AUDITING, VERIFICATION, AND EXTERNAL ASSURANCE

  1. Internal Audit Cadence: Internal audit to perform annual reviews of high-risk AI systems and ad-hoc reviews following incidents.
  2. Third-party Auditing: For MRV and credit-issuance systems (which directly impact carbon credits sold to buyers and registries), Boomitra will engage accredited third-party auditors and maintain records to support Verra, Social Carbon, and other registry audits.
  3. External Transparency: Publish an annual Responsible AI report summarizing governance activities, high-risk use-cases, incidents, and mitigation actions (suitably anonymized to preserve privacy).

 

CONTRACTS, BENEFIT-SHARING, AND LEGAL PROTECTIONS

  1. Farmer Contracts and Long-term Commitments: Ensure AI use and data practices are written into farmer contracts and long-term agreements (including durability guarantee clauses and group project structures). Contracts must clearly articulate data rights, carbon rights retention, revenue-sharing percentages, and dispute resolution mechanisms.
  2. Partner and Buyer Contracts: Include model audit rights, data processing terms, liability allocation, indemnities for data misuse, and requirements for buyer transparency when automated estimates are used for credit purchases.
  3. Insurance and Liability: For high-risk models, evaluate insurance or financial safeguards to manage potential errors that lead to financial loss for farmers or buyers.
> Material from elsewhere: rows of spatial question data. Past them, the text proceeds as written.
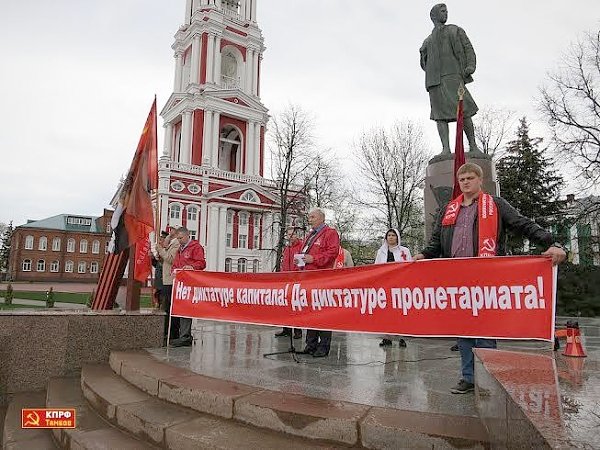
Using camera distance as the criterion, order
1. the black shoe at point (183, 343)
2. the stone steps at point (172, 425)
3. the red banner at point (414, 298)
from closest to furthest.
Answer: the stone steps at point (172, 425) → the red banner at point (414, 298) → the black shoe at point (183, 343)

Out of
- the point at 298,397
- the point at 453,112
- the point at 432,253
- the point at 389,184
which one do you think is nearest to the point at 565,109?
the point at 389,184

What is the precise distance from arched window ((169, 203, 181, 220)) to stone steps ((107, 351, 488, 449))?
4508 centimetres

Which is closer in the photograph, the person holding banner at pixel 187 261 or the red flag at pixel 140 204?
the person holding banner at pixel 187 261

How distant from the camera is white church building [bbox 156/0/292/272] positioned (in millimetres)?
48969

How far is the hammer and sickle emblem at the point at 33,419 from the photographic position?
439cm

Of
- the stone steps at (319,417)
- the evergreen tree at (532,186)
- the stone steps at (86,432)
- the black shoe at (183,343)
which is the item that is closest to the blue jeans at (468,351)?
the stone steps at (319,417)

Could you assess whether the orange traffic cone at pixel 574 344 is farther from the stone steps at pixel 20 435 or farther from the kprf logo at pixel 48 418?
the stone steps at pixel 20 435

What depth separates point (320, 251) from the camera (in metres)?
5.63

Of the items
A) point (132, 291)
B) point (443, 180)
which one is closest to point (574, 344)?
point (443, 180)

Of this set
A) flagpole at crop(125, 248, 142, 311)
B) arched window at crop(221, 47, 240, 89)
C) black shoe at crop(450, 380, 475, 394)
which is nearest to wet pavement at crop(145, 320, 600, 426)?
black shoe at crop(450, 380, 475, 394)

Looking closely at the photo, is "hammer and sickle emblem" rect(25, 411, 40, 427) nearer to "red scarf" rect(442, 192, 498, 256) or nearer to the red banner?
the red banner

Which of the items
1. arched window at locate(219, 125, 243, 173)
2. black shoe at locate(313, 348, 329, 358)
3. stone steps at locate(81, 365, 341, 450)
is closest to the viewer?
stone steps at locate(81, 365, 341, 450)

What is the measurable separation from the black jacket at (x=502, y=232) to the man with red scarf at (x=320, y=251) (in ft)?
5.22

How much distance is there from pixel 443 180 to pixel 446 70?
255 centimetres
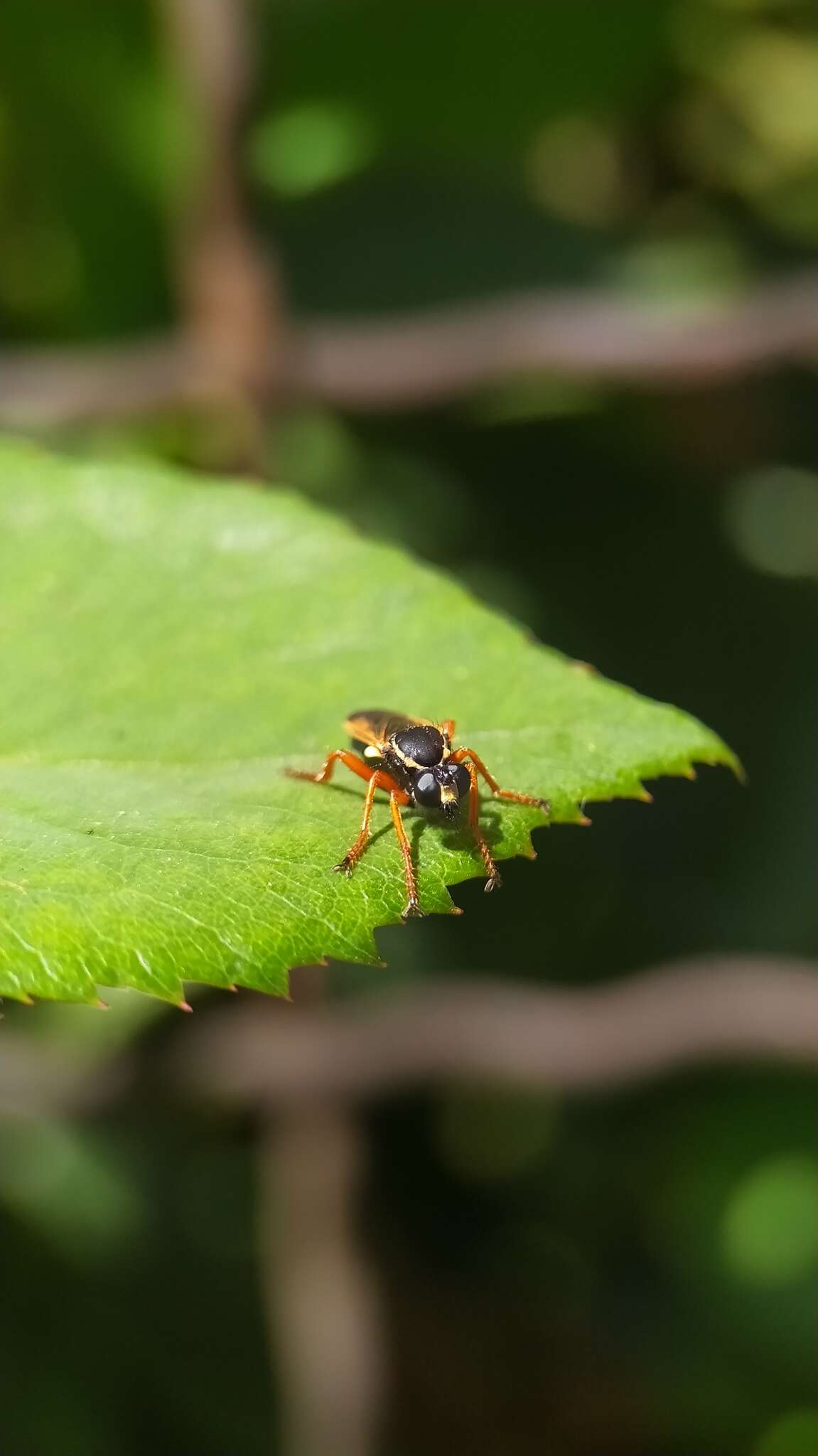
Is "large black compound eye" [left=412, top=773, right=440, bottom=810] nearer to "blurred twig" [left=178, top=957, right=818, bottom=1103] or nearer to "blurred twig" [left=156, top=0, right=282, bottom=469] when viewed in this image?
"blurred twig" [left=178, top=957, right=818, bottom=1103]

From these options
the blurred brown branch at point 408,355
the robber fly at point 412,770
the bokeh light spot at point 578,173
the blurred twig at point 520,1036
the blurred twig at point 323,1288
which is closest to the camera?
the robber fly at point 412,770

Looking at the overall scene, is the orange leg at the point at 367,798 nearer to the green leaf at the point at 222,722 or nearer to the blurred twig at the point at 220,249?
the green leaf at the point at 222,722

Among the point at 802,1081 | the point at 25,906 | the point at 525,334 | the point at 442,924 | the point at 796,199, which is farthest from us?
the point at 796,199

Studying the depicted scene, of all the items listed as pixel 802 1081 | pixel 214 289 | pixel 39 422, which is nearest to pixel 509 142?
pixel 214 289

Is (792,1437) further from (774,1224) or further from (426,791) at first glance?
(426,791)

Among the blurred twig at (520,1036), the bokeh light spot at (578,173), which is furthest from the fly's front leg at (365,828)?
the bokeh light spot at (578,173)

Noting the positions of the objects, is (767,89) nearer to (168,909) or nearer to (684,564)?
(684,564)

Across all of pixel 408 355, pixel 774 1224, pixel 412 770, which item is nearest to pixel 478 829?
pixel 412 770
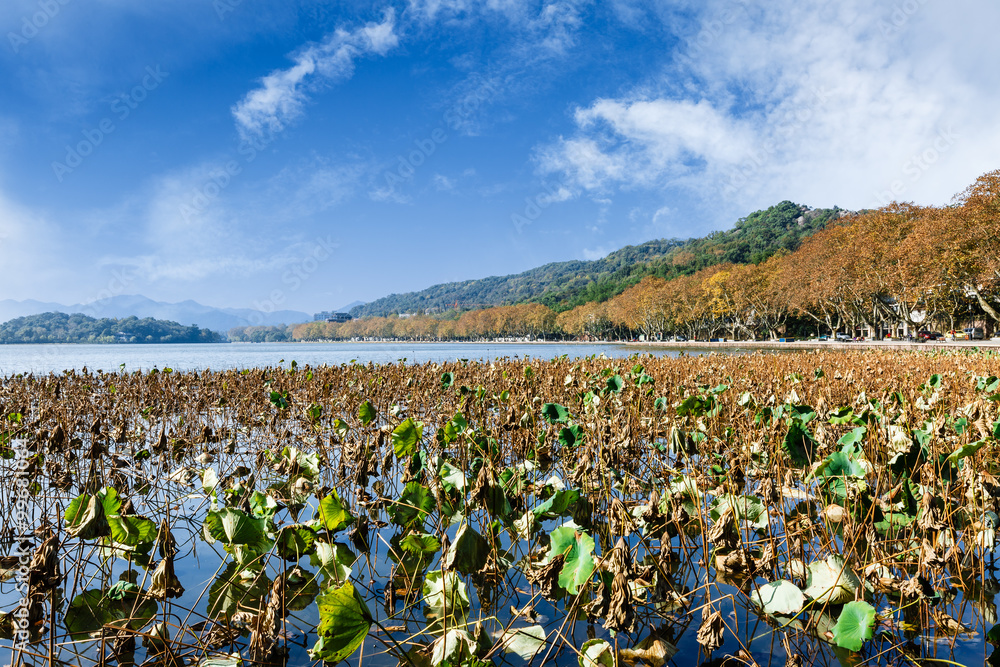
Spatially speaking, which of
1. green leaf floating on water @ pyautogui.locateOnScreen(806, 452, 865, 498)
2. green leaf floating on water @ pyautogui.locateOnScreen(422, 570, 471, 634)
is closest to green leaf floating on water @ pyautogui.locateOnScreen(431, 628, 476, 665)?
green leaf floating on water @ pyautogui.locateOnScreen(422, 570, 471, 634)

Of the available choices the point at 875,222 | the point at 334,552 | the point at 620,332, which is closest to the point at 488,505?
the point at 334,552

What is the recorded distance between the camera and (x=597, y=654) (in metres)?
1.68

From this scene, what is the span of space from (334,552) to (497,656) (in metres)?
0.81

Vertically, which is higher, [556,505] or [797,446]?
[797,446]

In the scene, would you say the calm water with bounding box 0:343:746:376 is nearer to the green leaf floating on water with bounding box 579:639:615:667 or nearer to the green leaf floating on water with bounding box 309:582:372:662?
the green leaf floating on water with bounding box 579:639:615:667

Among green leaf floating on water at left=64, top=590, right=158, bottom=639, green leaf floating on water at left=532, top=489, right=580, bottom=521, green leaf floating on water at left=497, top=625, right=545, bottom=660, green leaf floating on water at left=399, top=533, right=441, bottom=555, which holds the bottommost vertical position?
green leaf floating on water at left=497, top=625, right=545, bottom=660

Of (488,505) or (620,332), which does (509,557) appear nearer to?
(488,505)

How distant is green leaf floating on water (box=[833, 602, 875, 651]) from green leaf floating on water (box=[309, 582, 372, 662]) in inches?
61.3

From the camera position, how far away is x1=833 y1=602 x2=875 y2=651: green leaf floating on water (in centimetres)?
168

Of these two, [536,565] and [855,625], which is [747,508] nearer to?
[855,625]

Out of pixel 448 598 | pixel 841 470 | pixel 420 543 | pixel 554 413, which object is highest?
pixel 554 413

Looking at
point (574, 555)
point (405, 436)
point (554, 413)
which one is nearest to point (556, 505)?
point (574, 555)

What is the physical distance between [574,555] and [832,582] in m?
0.97

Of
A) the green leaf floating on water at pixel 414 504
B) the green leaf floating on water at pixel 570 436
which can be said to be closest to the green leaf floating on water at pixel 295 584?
the green leaf floating on water at pixel 414 504
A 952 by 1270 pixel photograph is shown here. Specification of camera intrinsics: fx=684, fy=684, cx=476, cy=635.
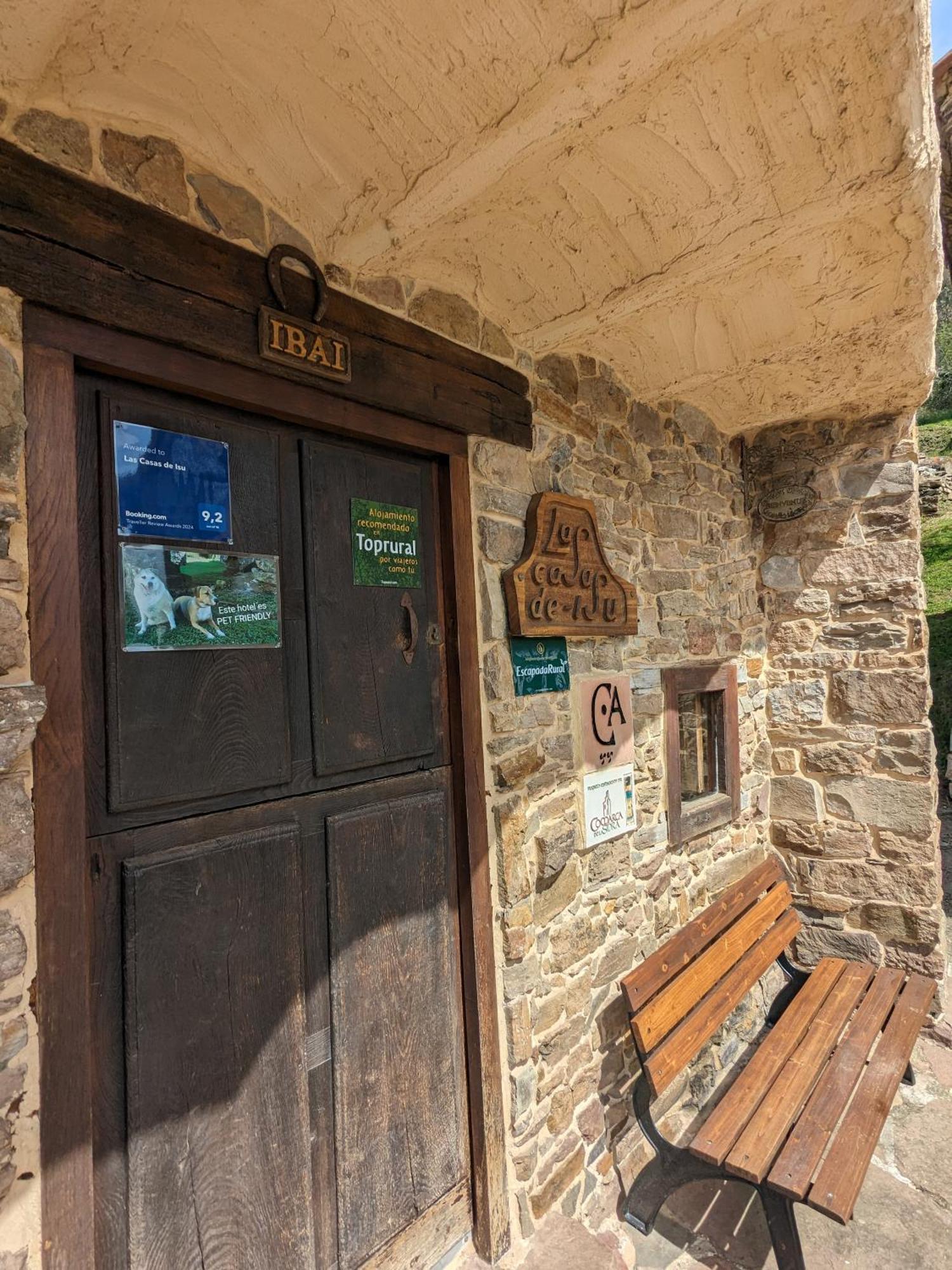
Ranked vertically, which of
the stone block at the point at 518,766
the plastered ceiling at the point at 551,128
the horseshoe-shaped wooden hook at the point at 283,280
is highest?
the plastered ceiling at the point at 551,128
Embedding AI clauses into contracts protects farmers and Boomitra’s market credibility.

 

REPORTING CONCERNS

  1. Employees, contractors, partners, or external stakeholders may use anonymous or named channels to report concerns about AI misuse, bias, or ethical risks.
  2. The Council is required to review all complaints, investigate, and provide resolution within a defined timeline, preserving confidentiality where appropriate.

 

ENFORCEMENT AND DISCIPLINARY PROCEDURES

  1. Failure to comply with AI Policy requirements will result in disciplinary proceedings according to Boomitra’s employee handbook and partner agreements.
  2. Disciplinary measures range from training remediation and restricted access to suspension or termination, based on severity and repeat offenses.

 

EXCEPTIONS AND POLICY CHANGE CONTROL

Exceptions to this policy must be documented, time-bound, and approved by the CDO and the Board. The policy will be reviewed annually or sooner if legal or technological changes require it.

Boomitra is committed to continuous improvement in risk management, ensuring that our approach remains responsive to the evolving landscape of global carbon markets, community needs, and climate realities.

 

FREQUENTLY ASKED QUESTIONS

Q: Will Boomitra stop using AI in farmer programs? A: No. We will continue to use AI to enhance farmer outcomes but with human oversight, clear consent, and auditability.

Q: Can farmers see how AI decided their carbon estimate? A: Farmers will receive explanations suitable for their context and can request an independent audit of the sampling and MRV pipeline.

Q: What happens if a model makes an error that affects payments? Boomitra will investigate via the appeal process, reverse incorrect payments where applicable, and provide remediation consistent with contract terms and insurance arrangements.